This article was originally posted by OpenCraft team member Jill Vogel on the Open edX website.
The upcoming Open edX® release contains an exciting, much-requested new feature: Public Course Content. This gives you the option to make either a course outline or course content available to anyone, regardless of whether they have registered for an Open edX platform user account or enrolled in the course!
This was a community initiative, inspired by Stanford’s implementation, sponsored and specified by Cloudera, and developed by OpenCraft in collaboration with the edX® Architecture and Product teams.
You can see this feature in action now on Cloudera OnDemand:
- Preparing for Cloudera Certification — free, fully public course
- Developer Training for Apache Spark and Hadoop — public outline
Enrollment is invite-only, part of Cloudera’s OnDemand training program.
What is it?
With Public Course Content, you can make your courses visible to potential learners who are either anonymous (unregistered) or registered but not enrolled in that course. You can decide which courses, and which parts of those courses, you want to to make public. For example, you can:
- Make just the course outline public.
The course outline will show without any links to internal course pages, giving potential learners an overview of what they will see when they enroll.
- Make the entire course public.
Anyone visiting your course outline can follow links to visit internal course pages, and freely navigate HTML and Video course content and handouts.
- Show different content blocks to public learners vs enrolled learners.

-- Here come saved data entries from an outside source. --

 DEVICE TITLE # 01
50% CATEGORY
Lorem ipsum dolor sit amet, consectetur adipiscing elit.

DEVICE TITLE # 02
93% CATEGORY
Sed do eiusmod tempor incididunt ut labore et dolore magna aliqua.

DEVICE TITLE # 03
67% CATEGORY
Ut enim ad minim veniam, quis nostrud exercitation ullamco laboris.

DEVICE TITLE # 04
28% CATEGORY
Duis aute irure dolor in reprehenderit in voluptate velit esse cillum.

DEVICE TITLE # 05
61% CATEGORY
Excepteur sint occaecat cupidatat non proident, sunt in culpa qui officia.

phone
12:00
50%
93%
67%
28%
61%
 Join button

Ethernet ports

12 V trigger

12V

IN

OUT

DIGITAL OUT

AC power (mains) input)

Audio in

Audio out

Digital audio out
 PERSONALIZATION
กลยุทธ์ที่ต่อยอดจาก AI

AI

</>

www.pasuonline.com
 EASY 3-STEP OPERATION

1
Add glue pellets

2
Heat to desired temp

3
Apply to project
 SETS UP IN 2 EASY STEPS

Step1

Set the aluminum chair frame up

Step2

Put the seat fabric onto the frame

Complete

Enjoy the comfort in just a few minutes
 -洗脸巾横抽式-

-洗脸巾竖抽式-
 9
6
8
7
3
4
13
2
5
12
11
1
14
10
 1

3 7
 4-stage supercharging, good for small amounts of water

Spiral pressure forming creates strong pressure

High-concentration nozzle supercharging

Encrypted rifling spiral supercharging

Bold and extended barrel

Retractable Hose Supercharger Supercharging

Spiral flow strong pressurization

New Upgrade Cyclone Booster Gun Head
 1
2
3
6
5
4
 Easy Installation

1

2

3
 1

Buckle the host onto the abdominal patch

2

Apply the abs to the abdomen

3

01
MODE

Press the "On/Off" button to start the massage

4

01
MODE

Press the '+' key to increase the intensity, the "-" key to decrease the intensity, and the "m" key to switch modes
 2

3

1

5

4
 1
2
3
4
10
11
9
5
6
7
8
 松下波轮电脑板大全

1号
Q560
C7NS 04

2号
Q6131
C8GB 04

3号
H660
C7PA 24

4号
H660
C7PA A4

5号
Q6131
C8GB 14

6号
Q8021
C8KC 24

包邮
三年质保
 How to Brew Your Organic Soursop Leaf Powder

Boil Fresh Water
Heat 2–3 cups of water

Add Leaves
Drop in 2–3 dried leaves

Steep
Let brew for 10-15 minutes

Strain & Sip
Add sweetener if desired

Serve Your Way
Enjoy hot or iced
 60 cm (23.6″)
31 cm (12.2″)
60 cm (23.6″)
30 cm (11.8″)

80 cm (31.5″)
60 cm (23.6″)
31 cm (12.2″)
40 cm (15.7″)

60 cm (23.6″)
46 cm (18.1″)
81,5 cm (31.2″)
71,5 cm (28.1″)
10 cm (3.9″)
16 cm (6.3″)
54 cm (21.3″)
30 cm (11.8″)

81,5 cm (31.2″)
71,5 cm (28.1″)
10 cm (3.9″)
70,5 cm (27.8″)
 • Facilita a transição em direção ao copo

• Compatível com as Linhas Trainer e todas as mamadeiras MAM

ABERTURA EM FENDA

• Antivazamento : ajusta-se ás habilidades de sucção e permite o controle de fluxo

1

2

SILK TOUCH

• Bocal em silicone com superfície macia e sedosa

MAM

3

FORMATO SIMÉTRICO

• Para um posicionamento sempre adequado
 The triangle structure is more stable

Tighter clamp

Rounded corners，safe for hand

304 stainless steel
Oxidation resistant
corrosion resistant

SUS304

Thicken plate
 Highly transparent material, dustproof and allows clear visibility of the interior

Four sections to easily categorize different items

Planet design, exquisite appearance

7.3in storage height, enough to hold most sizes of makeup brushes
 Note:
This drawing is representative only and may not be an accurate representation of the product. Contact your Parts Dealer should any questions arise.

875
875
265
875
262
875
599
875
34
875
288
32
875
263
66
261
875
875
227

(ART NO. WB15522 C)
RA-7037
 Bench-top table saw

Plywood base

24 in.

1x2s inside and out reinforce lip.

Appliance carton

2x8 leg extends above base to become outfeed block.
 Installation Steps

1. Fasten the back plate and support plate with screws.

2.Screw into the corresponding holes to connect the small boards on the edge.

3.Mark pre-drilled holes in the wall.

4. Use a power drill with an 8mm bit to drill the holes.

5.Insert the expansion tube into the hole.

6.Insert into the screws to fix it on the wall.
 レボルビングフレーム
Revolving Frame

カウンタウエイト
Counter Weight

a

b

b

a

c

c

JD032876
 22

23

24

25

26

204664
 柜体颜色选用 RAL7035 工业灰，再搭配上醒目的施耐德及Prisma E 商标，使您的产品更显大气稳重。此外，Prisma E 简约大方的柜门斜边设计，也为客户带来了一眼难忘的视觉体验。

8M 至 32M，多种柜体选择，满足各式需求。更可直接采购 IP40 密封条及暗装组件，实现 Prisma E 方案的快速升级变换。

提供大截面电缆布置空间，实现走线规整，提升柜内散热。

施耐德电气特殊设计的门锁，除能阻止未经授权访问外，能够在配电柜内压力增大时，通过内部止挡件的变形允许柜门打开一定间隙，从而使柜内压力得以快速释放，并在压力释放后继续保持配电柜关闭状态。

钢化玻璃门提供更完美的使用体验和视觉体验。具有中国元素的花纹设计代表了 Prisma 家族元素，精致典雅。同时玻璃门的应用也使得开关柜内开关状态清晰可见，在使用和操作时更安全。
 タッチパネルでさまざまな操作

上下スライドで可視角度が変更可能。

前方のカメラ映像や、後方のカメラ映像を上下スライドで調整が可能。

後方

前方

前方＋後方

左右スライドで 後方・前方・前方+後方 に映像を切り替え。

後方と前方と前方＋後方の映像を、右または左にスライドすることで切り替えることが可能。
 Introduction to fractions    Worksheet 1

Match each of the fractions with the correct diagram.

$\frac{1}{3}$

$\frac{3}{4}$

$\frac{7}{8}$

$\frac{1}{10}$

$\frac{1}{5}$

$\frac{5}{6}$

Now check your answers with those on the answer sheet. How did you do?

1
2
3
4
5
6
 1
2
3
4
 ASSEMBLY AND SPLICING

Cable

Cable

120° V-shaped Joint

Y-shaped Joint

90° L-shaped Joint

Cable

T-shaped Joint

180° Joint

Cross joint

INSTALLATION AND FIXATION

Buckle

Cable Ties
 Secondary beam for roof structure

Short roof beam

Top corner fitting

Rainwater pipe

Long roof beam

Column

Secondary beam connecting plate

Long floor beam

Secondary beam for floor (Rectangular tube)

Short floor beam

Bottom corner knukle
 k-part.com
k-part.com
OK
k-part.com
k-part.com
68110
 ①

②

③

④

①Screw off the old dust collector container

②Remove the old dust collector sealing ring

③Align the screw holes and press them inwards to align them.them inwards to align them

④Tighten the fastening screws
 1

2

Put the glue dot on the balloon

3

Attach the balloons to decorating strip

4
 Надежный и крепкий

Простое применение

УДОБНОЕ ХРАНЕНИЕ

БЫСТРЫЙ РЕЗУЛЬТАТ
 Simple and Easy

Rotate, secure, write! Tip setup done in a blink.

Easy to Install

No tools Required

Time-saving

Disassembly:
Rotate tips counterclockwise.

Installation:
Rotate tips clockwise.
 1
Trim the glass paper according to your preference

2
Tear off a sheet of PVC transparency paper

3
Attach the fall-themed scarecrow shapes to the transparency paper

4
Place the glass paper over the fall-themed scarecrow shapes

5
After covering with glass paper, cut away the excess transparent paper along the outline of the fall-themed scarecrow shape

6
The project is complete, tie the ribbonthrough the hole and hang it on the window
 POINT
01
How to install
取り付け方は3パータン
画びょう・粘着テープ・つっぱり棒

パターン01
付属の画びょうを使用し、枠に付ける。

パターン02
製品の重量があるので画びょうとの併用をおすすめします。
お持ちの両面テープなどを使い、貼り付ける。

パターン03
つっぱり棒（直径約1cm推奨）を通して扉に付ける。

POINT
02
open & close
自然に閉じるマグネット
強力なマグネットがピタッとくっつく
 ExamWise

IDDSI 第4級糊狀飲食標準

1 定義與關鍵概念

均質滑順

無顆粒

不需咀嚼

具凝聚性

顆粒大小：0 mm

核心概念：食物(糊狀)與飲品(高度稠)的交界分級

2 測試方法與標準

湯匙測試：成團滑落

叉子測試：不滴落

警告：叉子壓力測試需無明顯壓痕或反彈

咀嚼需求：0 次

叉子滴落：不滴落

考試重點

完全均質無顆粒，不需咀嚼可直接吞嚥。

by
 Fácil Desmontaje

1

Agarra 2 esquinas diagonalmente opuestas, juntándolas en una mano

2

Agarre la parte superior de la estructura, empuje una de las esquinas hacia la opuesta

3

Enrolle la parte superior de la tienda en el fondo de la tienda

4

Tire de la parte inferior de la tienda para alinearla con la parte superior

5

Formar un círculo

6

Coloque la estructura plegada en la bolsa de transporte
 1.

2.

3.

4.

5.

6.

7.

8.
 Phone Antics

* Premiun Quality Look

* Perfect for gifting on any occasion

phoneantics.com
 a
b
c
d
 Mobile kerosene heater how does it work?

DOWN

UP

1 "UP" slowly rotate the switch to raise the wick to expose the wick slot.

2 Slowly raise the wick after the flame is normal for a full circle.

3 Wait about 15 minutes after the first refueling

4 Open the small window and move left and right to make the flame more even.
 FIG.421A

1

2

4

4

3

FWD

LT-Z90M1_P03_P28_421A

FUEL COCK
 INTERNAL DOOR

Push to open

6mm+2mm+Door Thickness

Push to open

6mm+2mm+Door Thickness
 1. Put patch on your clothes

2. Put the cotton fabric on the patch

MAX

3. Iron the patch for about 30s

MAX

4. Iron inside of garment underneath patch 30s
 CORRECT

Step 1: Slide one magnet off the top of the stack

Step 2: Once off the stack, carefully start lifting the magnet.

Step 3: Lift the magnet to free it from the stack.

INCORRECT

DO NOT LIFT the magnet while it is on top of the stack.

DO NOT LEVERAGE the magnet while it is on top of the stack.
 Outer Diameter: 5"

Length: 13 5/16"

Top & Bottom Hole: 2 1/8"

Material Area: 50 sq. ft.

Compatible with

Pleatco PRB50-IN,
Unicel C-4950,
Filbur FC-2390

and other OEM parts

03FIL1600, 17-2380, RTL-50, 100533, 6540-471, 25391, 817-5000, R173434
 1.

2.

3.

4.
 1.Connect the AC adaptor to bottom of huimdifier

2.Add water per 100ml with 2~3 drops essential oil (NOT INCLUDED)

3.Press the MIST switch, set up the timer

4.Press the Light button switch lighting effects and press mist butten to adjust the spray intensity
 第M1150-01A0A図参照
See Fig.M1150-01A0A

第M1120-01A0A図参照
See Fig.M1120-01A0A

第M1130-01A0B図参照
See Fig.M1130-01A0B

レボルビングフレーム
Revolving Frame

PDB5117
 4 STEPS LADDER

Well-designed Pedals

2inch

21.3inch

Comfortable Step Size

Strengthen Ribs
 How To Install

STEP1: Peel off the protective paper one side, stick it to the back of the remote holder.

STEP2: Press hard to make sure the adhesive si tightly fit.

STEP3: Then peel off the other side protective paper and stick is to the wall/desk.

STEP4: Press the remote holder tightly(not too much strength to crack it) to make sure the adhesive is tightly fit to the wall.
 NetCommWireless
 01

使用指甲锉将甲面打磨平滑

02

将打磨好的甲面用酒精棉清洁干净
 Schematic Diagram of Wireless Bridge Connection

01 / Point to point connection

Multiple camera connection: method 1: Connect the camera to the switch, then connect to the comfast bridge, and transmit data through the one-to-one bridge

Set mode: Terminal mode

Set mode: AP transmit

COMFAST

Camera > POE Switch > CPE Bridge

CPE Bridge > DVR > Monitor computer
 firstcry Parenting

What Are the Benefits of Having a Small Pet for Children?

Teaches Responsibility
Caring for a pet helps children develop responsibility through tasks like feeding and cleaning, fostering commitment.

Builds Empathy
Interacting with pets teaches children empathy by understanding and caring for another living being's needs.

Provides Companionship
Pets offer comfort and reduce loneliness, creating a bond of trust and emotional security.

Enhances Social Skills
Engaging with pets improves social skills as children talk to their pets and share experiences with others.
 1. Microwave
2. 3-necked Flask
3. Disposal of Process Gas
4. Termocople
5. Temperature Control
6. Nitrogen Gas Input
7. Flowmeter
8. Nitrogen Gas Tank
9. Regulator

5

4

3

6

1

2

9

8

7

You can create content tailored to the public view, while still supporting the needs of your enrolled audit and paid learners.
What is it good for?
Existing learners can browse your public course to see if they want to enroll. Plus, Google and other search crawlers can index your public courses, so that people who are searching for information about the topics you teach can then find your course through their normal search behaviours. This can increase the visibility of your organization’s courses and boost enrollments for genuinely interested learners.
How to use it?
See Configuring the Open edX Platform » 4.11. Enabling Public Course Content for instructions on how to enable and use this feature in your courses.
What can you contribute?
There are still some limitations of this feature, and plenty of scope for future contributions.
We’ve listed some of the missing capabilities we want below, and you can help by adding your ideas and use cases and discussions to the Nonregistered course access thread on the edXchange forum. And bug fixes are always welcome!
Improve public access to selected course blocks
Currently, anonymous or unenrolled learners are not members of any cohort, and so they only see course blocks which are not assigned to a content group. If you want to restrict public access to selected course blocks, you need create content groups for your private content, and ensure that your enrolled learners are members of a cohort that can see this content group.
This functionality needs a better user experience, and perhaps a reversal in how it works under the hood. For example, we could create a special Public Content Group, and assign public content blocks to that group. This group could have an option that designates whether enrolled learners also have access to content in this group, so that for example, you could display “teaser” content to public learners, and full content to enrolled learners.
Add support for all content types
Currently only HTML components, Video components, and course handouts have a “public” view. Unenrolled learners will see a message requesting that they sign in/register and enroll to see more complex content types like discussion forums, problem blocks, randomized content blocks, exams, Open Response Assessment, and other XBlocks.
Unenrolled learners will also not see course completion or progress updates as they go through the course, and the platform doesn’t remember where they left off if they leave the course and come back.
We need to figure out how best to display more complex content types to anonymous and unenrolled learners. Should anonymous learners be allowed to post to forums? Should they be able to complete problems and participate in peer reviews? What happens to their scores and grades when they decide to enroll later? You can help by participating in the feature discussions.
Mobile app support
You still need an account and an active enrollment to see courses in the iOS and Android apps.
These apps should be enhanced to have an “anonymous” mode, so that registration is not required to view public courses and outlines.